〔問 5〕 専有部分と敷地利用権の分離処分の禁止に関する次の記述のうち、区分所 有法の規定によれば、誤っているものはどれか。
1 敷地利用権が数人で有する所有権その他の権利である場合には、規約に別段 の定めがない限り、区分所有者は、その有する専有部分とその専有部分に係る 敷地利用権とを分離して処分することができない。
2 敷地利用権が数人で有する所有権その他の権利である場合には、一筆の土地 の一部について専有部分とその専有部分に係る敷地利用権とを分離して処分することを認める規約を設定することができない。
3 敷地利用権が数人で有する所有権その他の権利である場合の専有部分とその 専有部分に係る敷地利用権との分離処分禁止に違反する処分は、分離処分禁止 の登記がなされていない場合、その無効を善意の相手方に主張することができない。

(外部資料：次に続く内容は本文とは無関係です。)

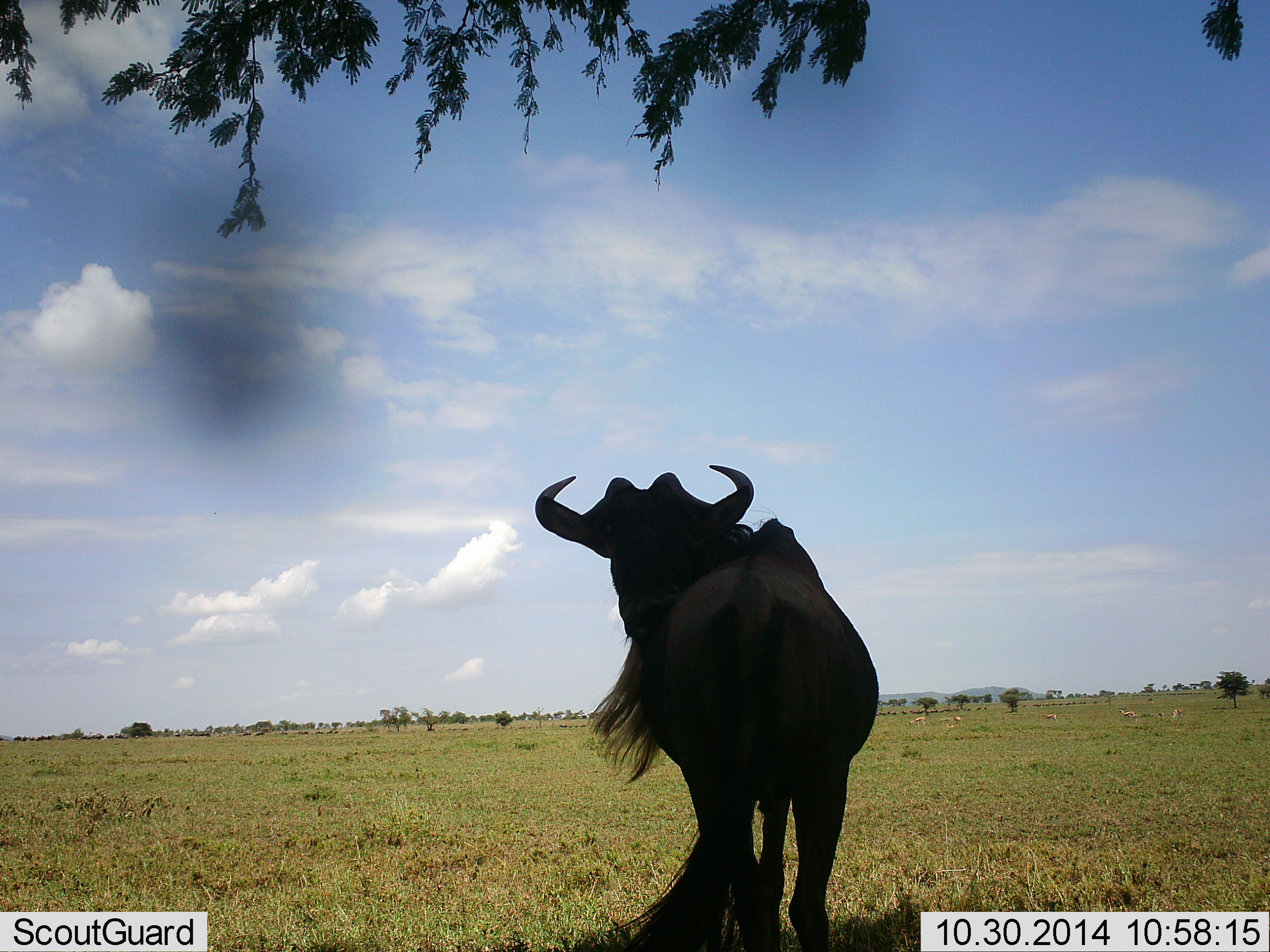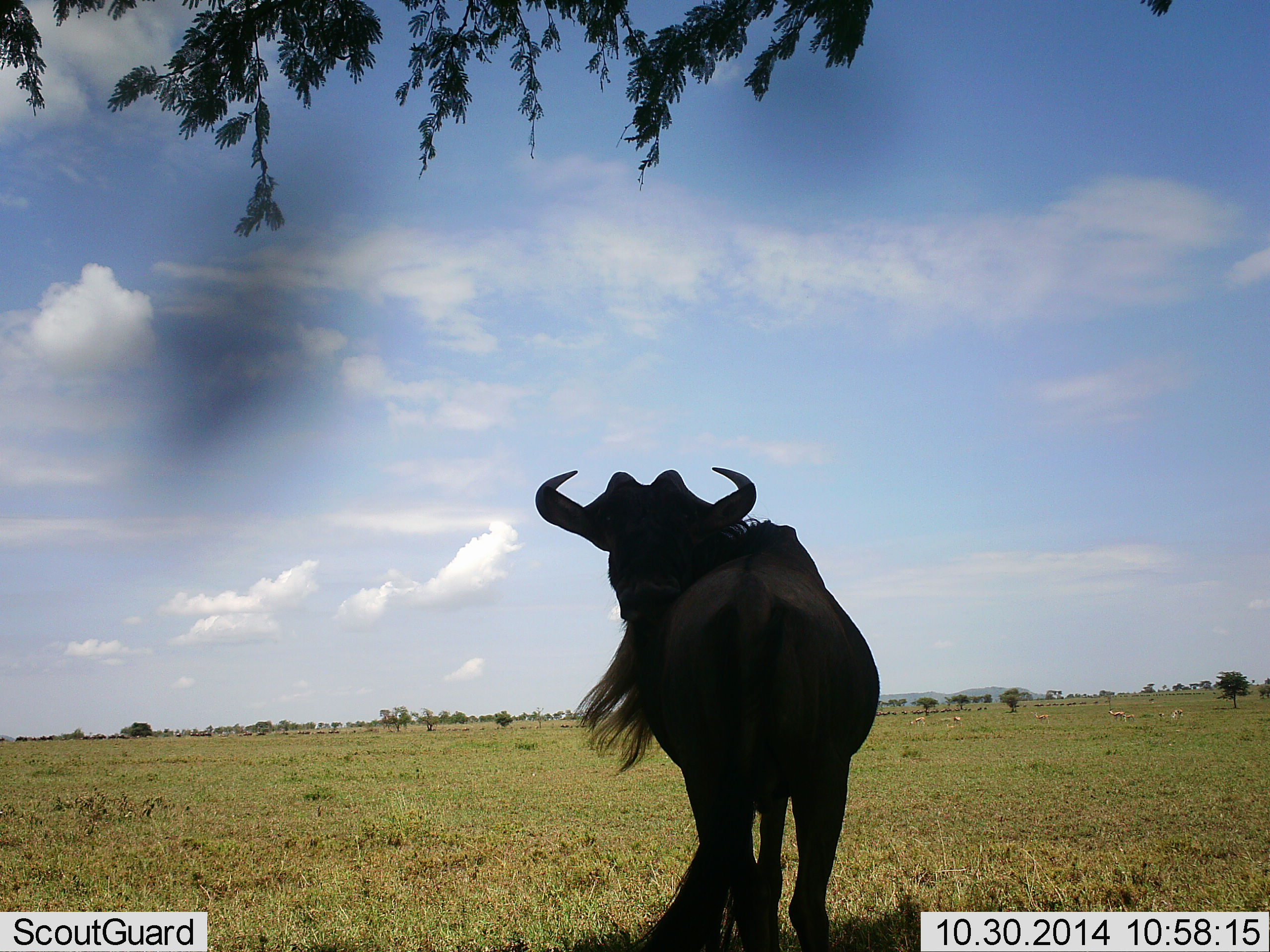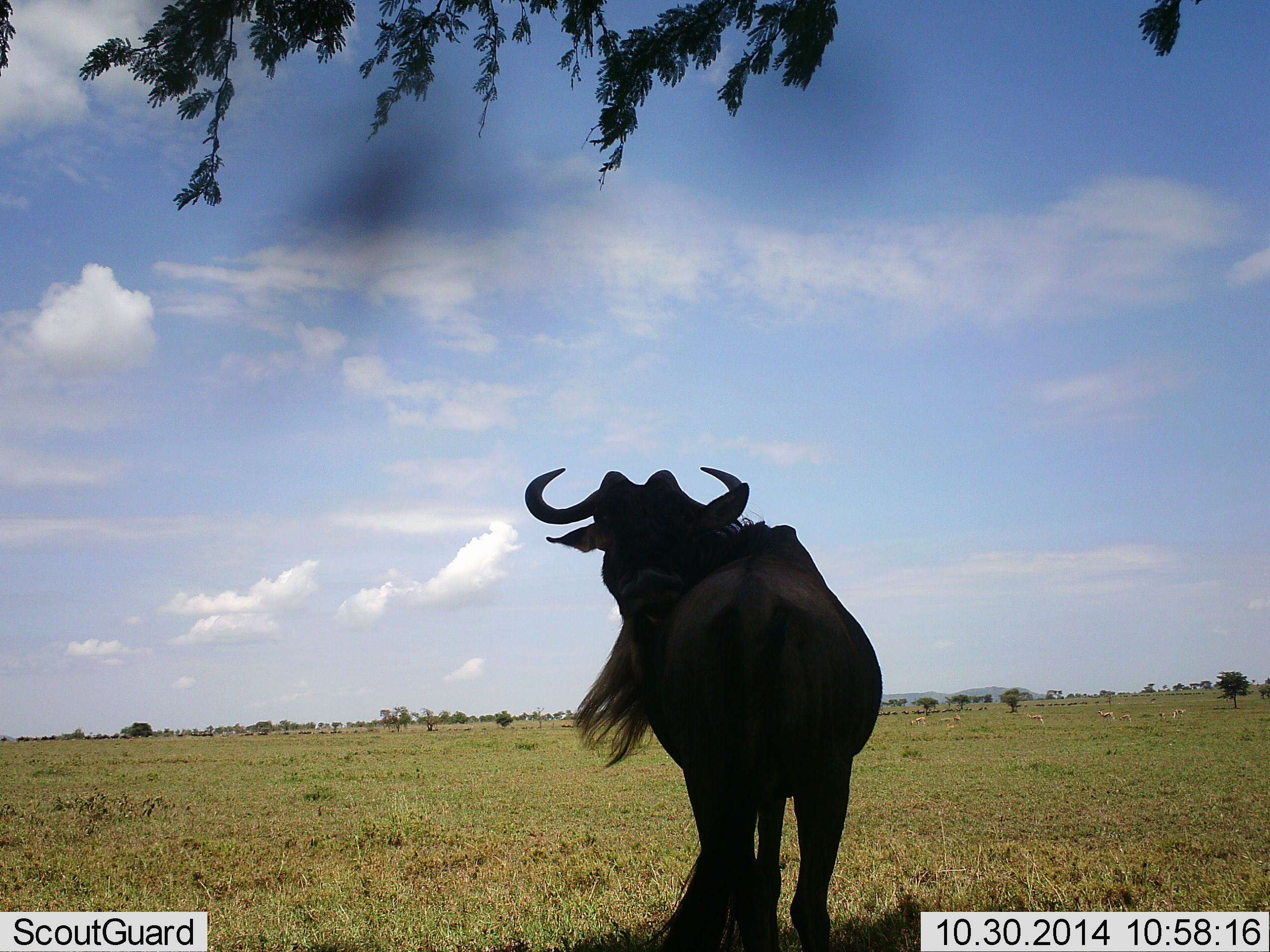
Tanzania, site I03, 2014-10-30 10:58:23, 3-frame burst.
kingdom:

4 最初に建物の専有部分の全部を所有する者は、その有する専有部分とその専 有部分に係る敷地利用権とを分離して処分することができるとの規約を公正証 書により設定することができる。

解説)
合格のポイント
区分所有法で決められている、専有部分と敷地利用権の分離処分について、問われています。敷地利用権が数人で有する所有権その他の権利である場合、専有部分とそのその専有部分に係る敷地利用権の分離処分は、規約に定めないと認められないことを記憶しておけば、選択肢2は、ちょっと判断に迷いますが、消去法で正解にたどりつけます。
選択肢1
「敷地利用権が数人で有する所有権その他の権利である場合には、区分所有者は、その有する専有部分とその専有部分に係る敷地利用権とを分離して処分することができない。ただし、規約に別段の定めがあるときは、この限りでない。」
区分所有法第22条第1項です。
過去に出題されています。
正しい。
選択肢2
選択肢1にあるように、規約に定めれば、専有部分と敷地利用権の分離処分が認められますが、では、その場合、一筆の土地の一部でも設定できるのかと問われています。
ここ最近の過去問や、テキストに直接、一筆の土地の一部でも設定できると記載している箇所はありませんでした。

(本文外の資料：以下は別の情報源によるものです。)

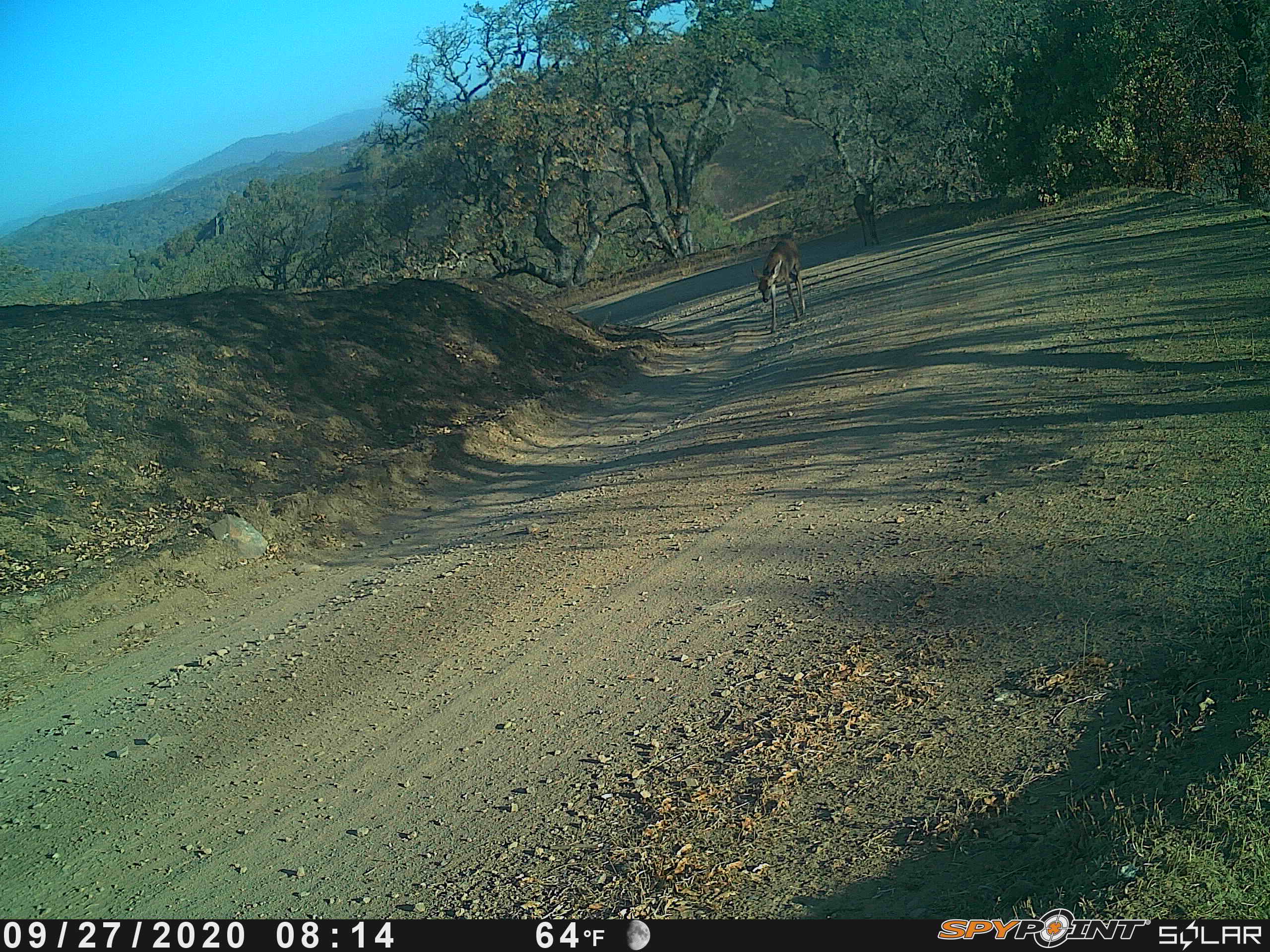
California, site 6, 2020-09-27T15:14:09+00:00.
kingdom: Animalia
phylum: Chordata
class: Mammalia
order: Artiodactyla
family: Cervidae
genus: Odocoileus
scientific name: Odocoileus hemionus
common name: mule deer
Mule deer (Odocoileus hemionus).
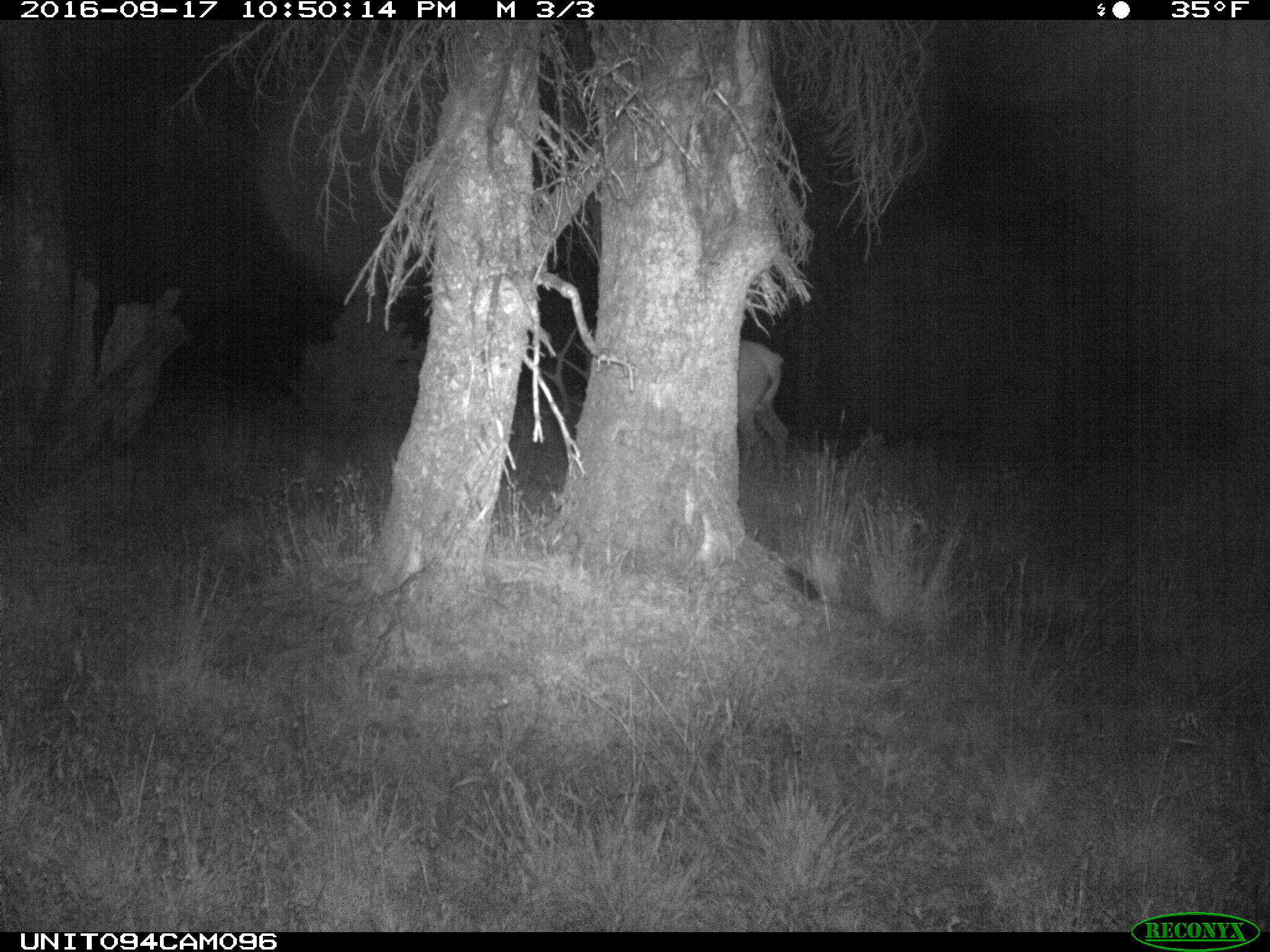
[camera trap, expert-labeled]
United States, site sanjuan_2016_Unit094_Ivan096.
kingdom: Animalia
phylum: Chordata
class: Mammalia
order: Artiodactyla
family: Cervidae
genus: Cervus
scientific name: Cervus elaphus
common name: red deer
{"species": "Cervus elaphus (red deer)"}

このような初めてみたような問題は、あれこれ迷って時間を無駄にしてしまいがちです。こんな時は、判断を保留して進むのをお勧めします。
すると、選択肢3と4から、消去法で正しくないとわかります。
選択肢3
区分所有法第23条1項本文と但し書きです。
第23条 前条第1項本文(同条第3項において準用する場合を含む。)の規定に違反する専有部分又は敷地利用権の処分については、その無効を善意の相手方に主張することができない。ただし、不動産登記法(平成十六年法律第百二十三号)の定めるところにより分離して処分することができない専有部分及び敷地利用権であることを登記した後に、その処分がされたときは、この限りでない。
正しい。
選択肢4
区分所有法第32条です。
(公正証書による規約の設定)
第32条 最初に建物の専有部分の全部を所有する者は、公正証書により、第四条第二項、第五条第一項並びに第22条第1項ただし書及び第2項ただし書(これらの規定を同条第三項において準用する場合を含む。)の規約を設定することができる。
正しい。
以上のことから、選択肢2以外の3選択肢が正しいとわかるので、正解は選択肢2になります。